Source document ->
▬▬▬

Are ordering guarantees in Google pubsub enforced upon on acknowledgement or upon arrival?


I have a subscription with ordering enabled and I am setting an ordering key when enqueuing messages on a topic. In practice I see very little evidence of subscriber affinity in the logs. This does not technically violate the specification as subscriber affinity on an ordering key is best effort, but not guaranteed.

What I do however need to guarantee is strict ordering, to avoid lock contention in my database when persisting data read from an ordered subscription. There is a one-to-one correlation between ordering keys and database locks. For a given ordering key I do not want to read the next message until the previous one has been explicitly acknowledged, regardless of which subscriber consumes the next message. This way despite having an ordered subscription shared by many subscribers, and messages with the same ordering key consumed by different subscribers, I will still avoid lock contention in the database, which is currently a very real problem in production.

(I should note that in my case I cannot use message attributes for this, because pubsub does not allow dynamic filtering, and the number of nodes with subscribers is dynamically autoscaled and not deterministic. Therefore mapping a message attribute to a subscriber via modulo division is not an option)

I know that I am not the first person to use ordering keys for this purpose: Subscriber affinity with Ordering Key, but without *in-order* delivery

In practice I found subscriber affinity to be rather loose. I can live with this as long as I know that for a given ordering key a new message will not be read, until the previous message has been acknowledged, regardless of which subscriber reads the next message. Is this guaranteed by pubsub???

▬▬▬

Assignment -> Continue the Pub/Sub ordering question from its last sentence onward.

Data excerpt ->
▬▬▬

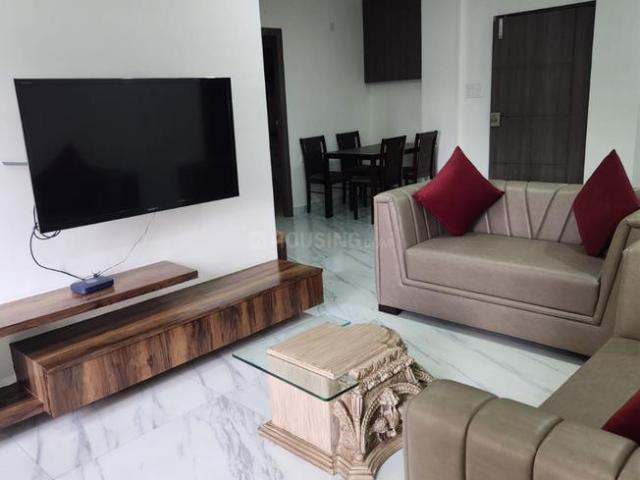 Flat for rent in Calcutta, West Bengal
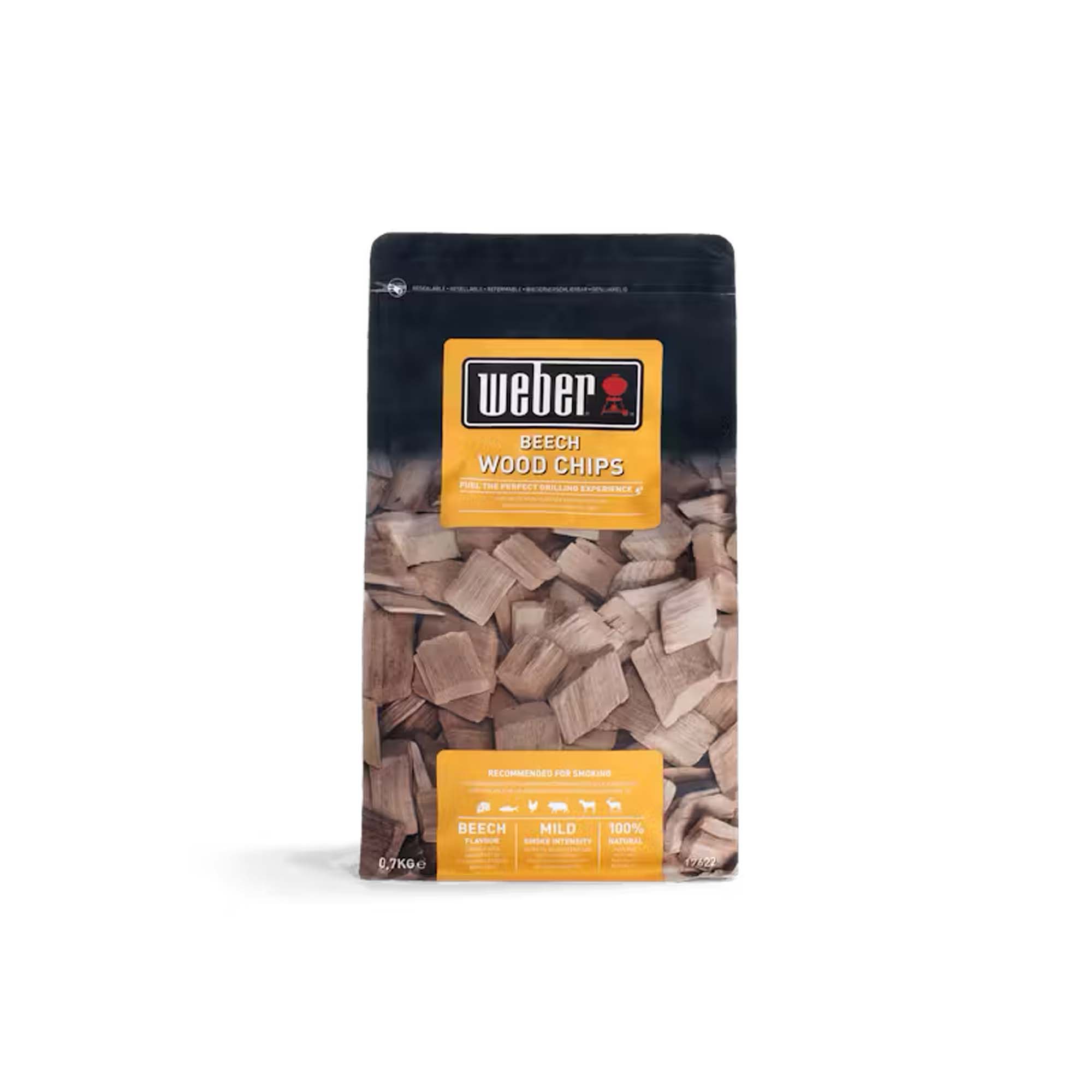 WEBER Beech Houtsnippers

▬▬▬

Reply ->
If "message1" and "message2" are enqueued in that order and have the same ordering key, on an ordered subscription, "message2" cannot be read until "message1" has been read, but can be "message2" be read before "message1" has been acknowledged???


Solution

  • The ordering guarantee for Cloud Pub/Sub does not guarantee that an acknowledgement has to be received in order for the next message to be delivered. When using the Cloud Pub/Sub client libraries, the guarantee is that the next message for an ordering key will not be delivered to the user-specified callback until the callback completes for the previous message. If you always acknowledge your messages within the callback, then this effectively means that you are guaranteeing the next message will not be delivered until the previous is acked. However, if you acknowledge asynchronously, the next message could be delivered to your callback without the previous one having been acknowledged.

    In general, these deliveries will happen to the same subscriber. It should not be possible for a different subscriber to receive a subsequent message if a previous one has not been acknowledged. However, keep in mind that Cloud Pub/Sub has at-least-once delivery semantics and ack deadlines are managed with best effort. Therefore, if you have "message1" and "message2" for the same ordering key and "subscriberA" and "subscriberB" to receive them, it is possible that "subscriberA" could receive "message1" and then "subscriberB" could also receive "message1" before "subscriberA" has acknowledged it. If you need tighter guarantees around ack deadlines, then you should use the exactly once feature in conjunction with message ordering.

    The gcloud tool is not going to be a good way to test affinity. Affinity only applies when using streaming pull, which gcloud does not. When using gcloud, any pull request is going to get messages for any ordering key, as there is no identifiable information for each request to distinguish it as coming from a particular subscriber.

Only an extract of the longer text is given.